A loan against property is a popular method of gathering a large sum of financing to tackle any expense that you come across. A big ticket expense cannot always be solved with the help of your savings, and this is when your property can help you. A secured loan, like a loan against property, requires you to pledge your existing commercial or residential property with a lender as collateral, and on the basis of this collateral, your loan is sanctioned. The interest rates for a loan against property are relatively lower when compared to other forms of unsecured loans, and the tenor is usually long-term, ranging between 20 and 25 years.
What are the eligibility criteria for a loan against property?
When you apply for a loan against property, you must understand that there are a certain set of eligibility criteria you need to fulfil and your application is processed on the basis of your eligibility criteria as well.
Here are the factors that affect the eligibility criteria for a loan against property:
Your age is one of the most important factors that the lender will consider when processing your loan application. A lender is looking for candidates that are young and early in their careers so they are able to maintain their source of income and will have the ability to pay the loan against property EMI regularly for the duration of the tenor. An applicant who has crossed their retirement age can still be approved for a loan against property, but the interest rates will be much higher and the sanctioned tenor will be much shorter.
When you apply for a loan against property, you need to submit your income proof, such as the latest pay slips, and your financial details to ensure that you are financially capable of paying your monthly instalments without defaulting.
In India, your credit score is also known as the CIBIL score and is arguably the most important factor you need to consider before even applying for a loan. Your CIBIL keeps track of your financial record. If you have an existing loan, credit card dues, or if you have defaulted on your EMIs, etc., these are all reflected against your CIBIL score number. It is important that you maintain a healthy CIBIL score of 750 or higher because this will ensure the lender that you are a creditworthy candidate who is capable of repaying their loans without defaulting. A high CIBIL score offers you low-interest rates and better lending terms.
Nature of Employment:
Anyone can apply for a loan against property, but the process of property loan eligibility criteria for a self-employed individual and a salaried individual are completely different.
Your property market valuation plays a deciding factor in the amount of loan that you can avail. A loan against property operates on the basis of a loan-to-value (LTV) ratio, and this LTV is calculated against your property’s current market value. A lender will generally sanction anywhere between 50-70%, but that solely depends on your property. A property that is situated in the desired locality, is not very old and is well maintained will help you fetch a higher valuation and even a lower interest rate. Residential properties will always fetch a higher LTV in comparison to commercial properties due to their resale value.
What are the documents required for a loan against property?
Here is the list of documents you will need to submit when applying for a loan against property:
- Identification Proof – Aadhaar Card, Pan Card, Passport, Voter ID Card.

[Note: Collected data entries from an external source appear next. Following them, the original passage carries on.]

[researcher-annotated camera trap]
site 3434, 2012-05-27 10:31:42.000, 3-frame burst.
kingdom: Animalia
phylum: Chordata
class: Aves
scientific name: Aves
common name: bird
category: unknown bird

- Proof of Income – Salary Slip, Banking Statements
- Address Proof – Electricity Bill, Driving Licenses, Passport, Property Tax receipts
- Form 16
- Property Documents – Sale Deed, Registration Certificate, Lease Agreement, Property Insurance etc.

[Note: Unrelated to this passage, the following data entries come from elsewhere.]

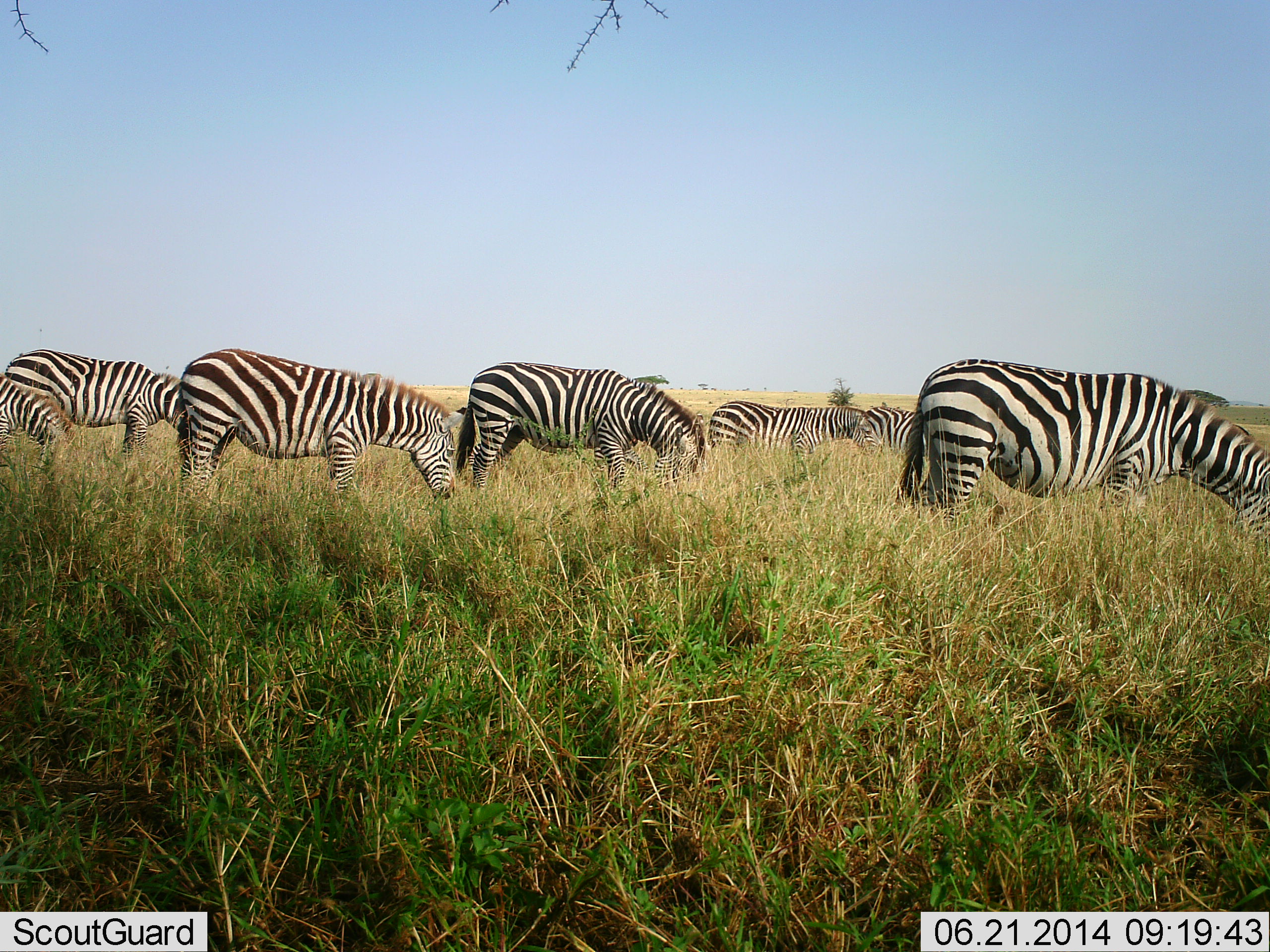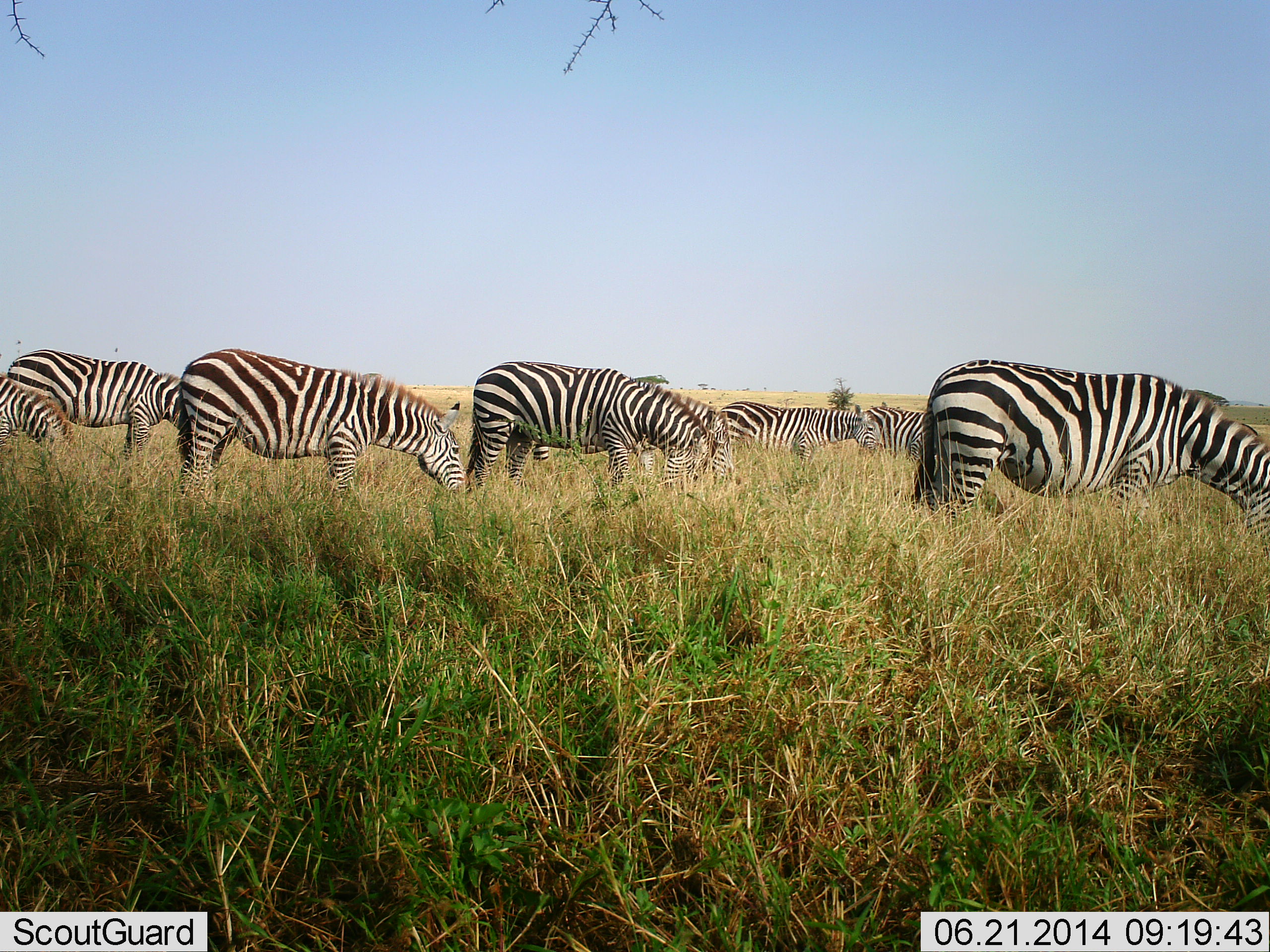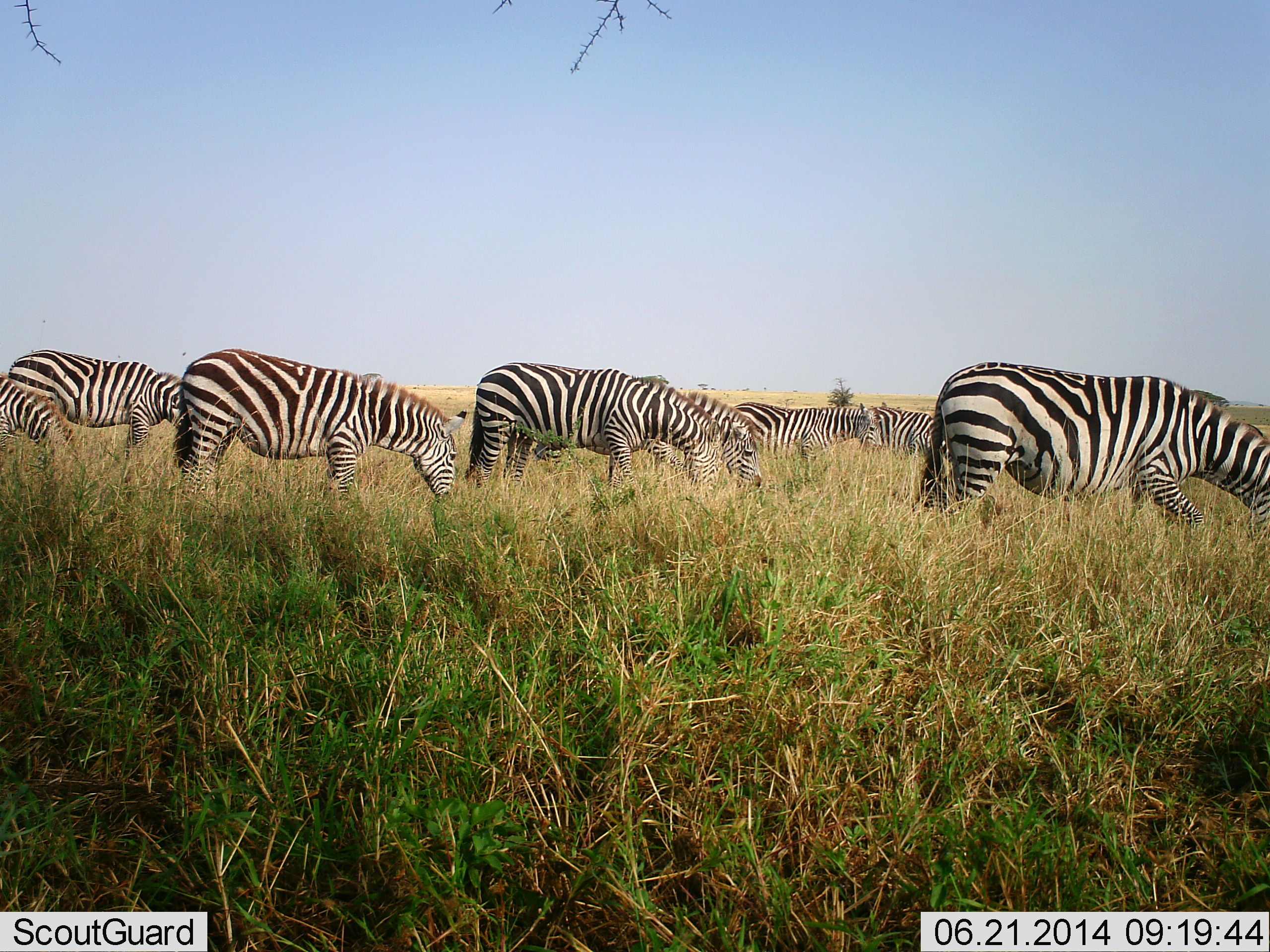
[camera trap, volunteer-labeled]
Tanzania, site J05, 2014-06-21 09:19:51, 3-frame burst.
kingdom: Animalia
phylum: Chordata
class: Mammalia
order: Perissodactyla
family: Equidae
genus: Equus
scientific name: Equus quagga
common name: plains zebra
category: zebra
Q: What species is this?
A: Zebra (plains zebra) (Equus quagga).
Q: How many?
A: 7.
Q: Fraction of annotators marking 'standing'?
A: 23%.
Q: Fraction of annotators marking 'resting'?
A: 0%.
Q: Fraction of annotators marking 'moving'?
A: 12%.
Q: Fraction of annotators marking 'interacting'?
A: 0%.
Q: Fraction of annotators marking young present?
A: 0%.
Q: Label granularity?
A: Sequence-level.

Please note that when you are asked to submit these documents you must ensure that all the documents are legitimate and complete because submitting documents with a few missing will only delay your loan application process and in turn delay your loan disbursal.
Submitting any fraudulent documents will lead to an immediate rejection of your loan application and the lender may even proceed with criminal charges.
What is a loan against property EMI calculator?
Before you apply for a loan against property you must approach different lenders to establish the current market trend and what each lender has to offer in regards to their loan against property offers and lending terms. A loan against property EMI calculator will help you establish your loan feasibility.
A loan against property EMI calculator is easy to use and provides you with immediate results. Here is how you can use a loan against property EMI calculator:
Step 1: Select any loan against property EMI calculator available online and visit their website
Step 2: Enter the details required by the calculator such as:
- Enter your principal loan amount
- Enter your interest rate
- Enter the tenor period
Step 3: Click on Submit
Step 4: Once you submit these details the calculator will display the monthly instalment, total interest payable and the total loan amount.
The benefits of a loan against property EMI calculator are as follows:
- A loan against property EMI calculator is easy to use
- You are able to compare the offers from multiple different lenders which will help in making an informed decision
- A loan against property EMI calculator works on the basics of an algorithm so it is able to provide you with maximum accuracy every time and is quick to deliver results.